Esa voluntad contra la adversidad que destilan esas negras joyas neorrealistas de la posguerra se vertebra definitivamente en la emotiva «Vivir» (1952); la verdadera obra maestra de Kurosawa. Más allá de su irónica e hiriente crítica social al sistema, la película subraya la necesidad de recuperar el optimismo bajo la desgracia, tal como lo reflejan las palabras que el joven poeta bohemio dedica al protagonista moribundo: «Los hombres son frívolos. Ellos se dan cuenta de qué bella es la vida sólo cuando se enfrentan a la muerte. Además, esos hombres son pocos. Los peores mueren sin saber lo que es la vida. Me ha impresionado su espíritu de rebeldía.
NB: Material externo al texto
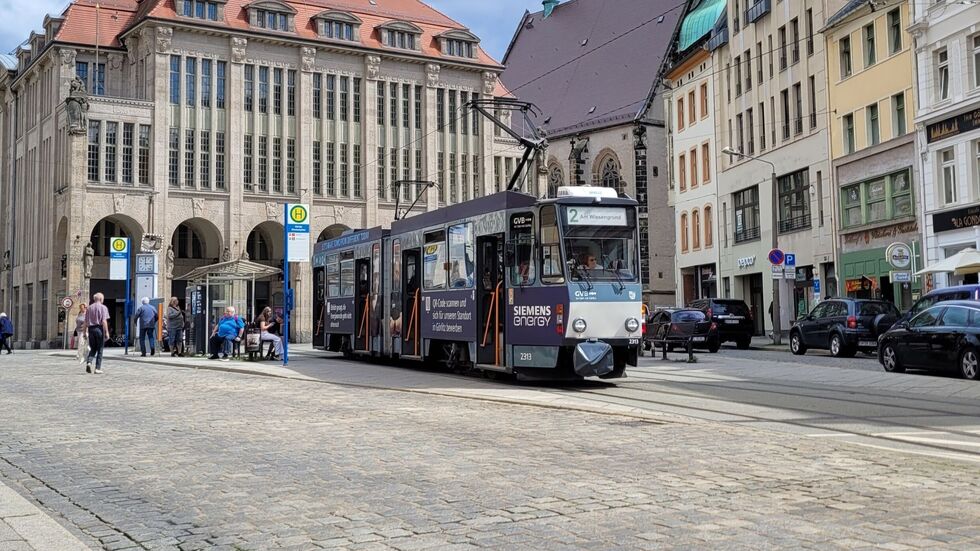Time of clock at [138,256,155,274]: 2:59
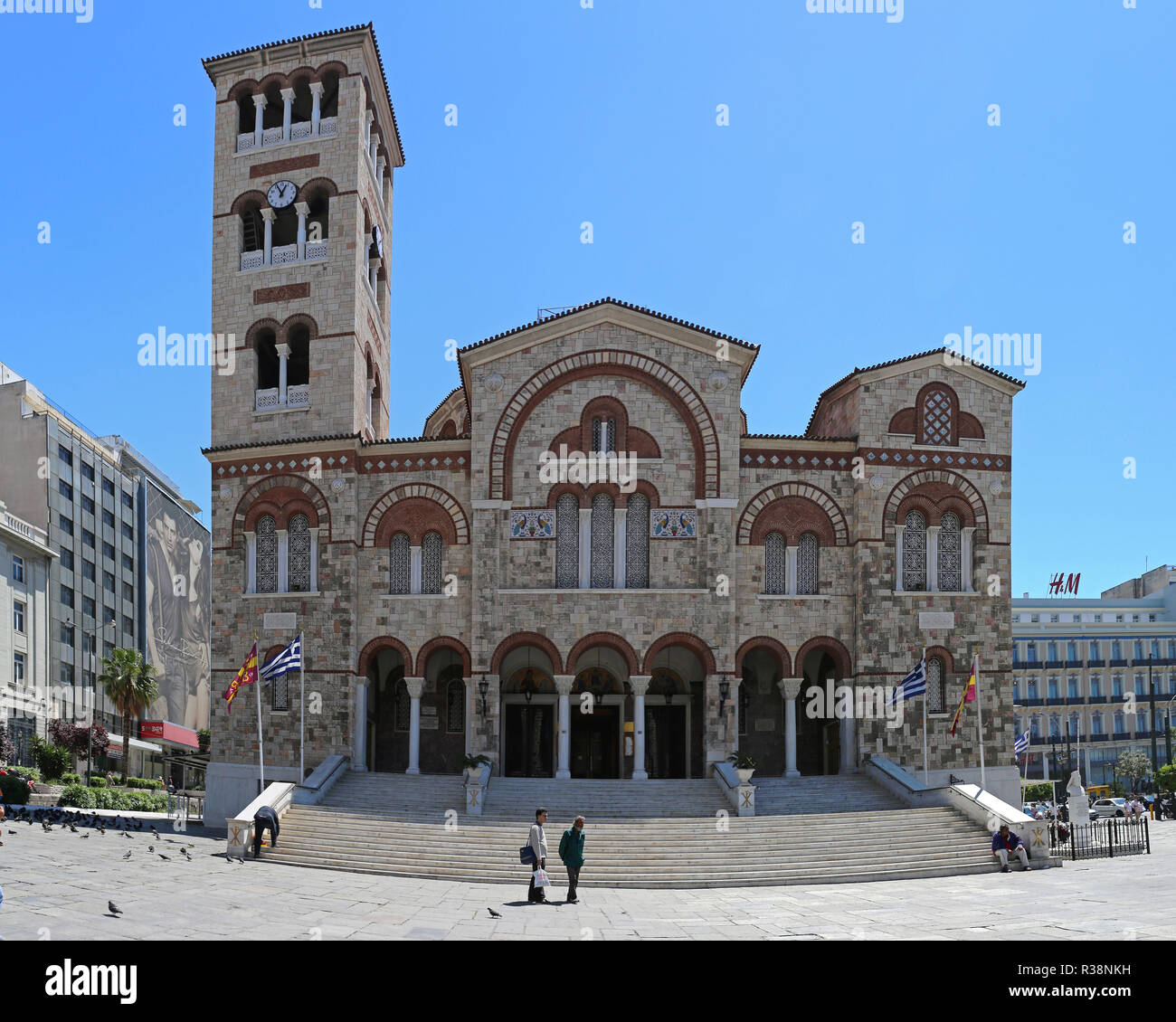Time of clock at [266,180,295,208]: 12:55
Su vida hasta ahora ha sido la de un esclavo. Ahora está intentando convertirse en su amo. El hombre debe ser codicioso y vivir. La codicia es considerada como un vicio, pero esa filosofía ya está anticuada. La codicia es virtud. Especialmente, aquella que sirve para gozar de la vida». La apología de la vida de Kurosawa trasciende el tiempo y se torna en esperanza y anhelo en esta sociedad contemporánea acosada por la soledad y la incomunicación.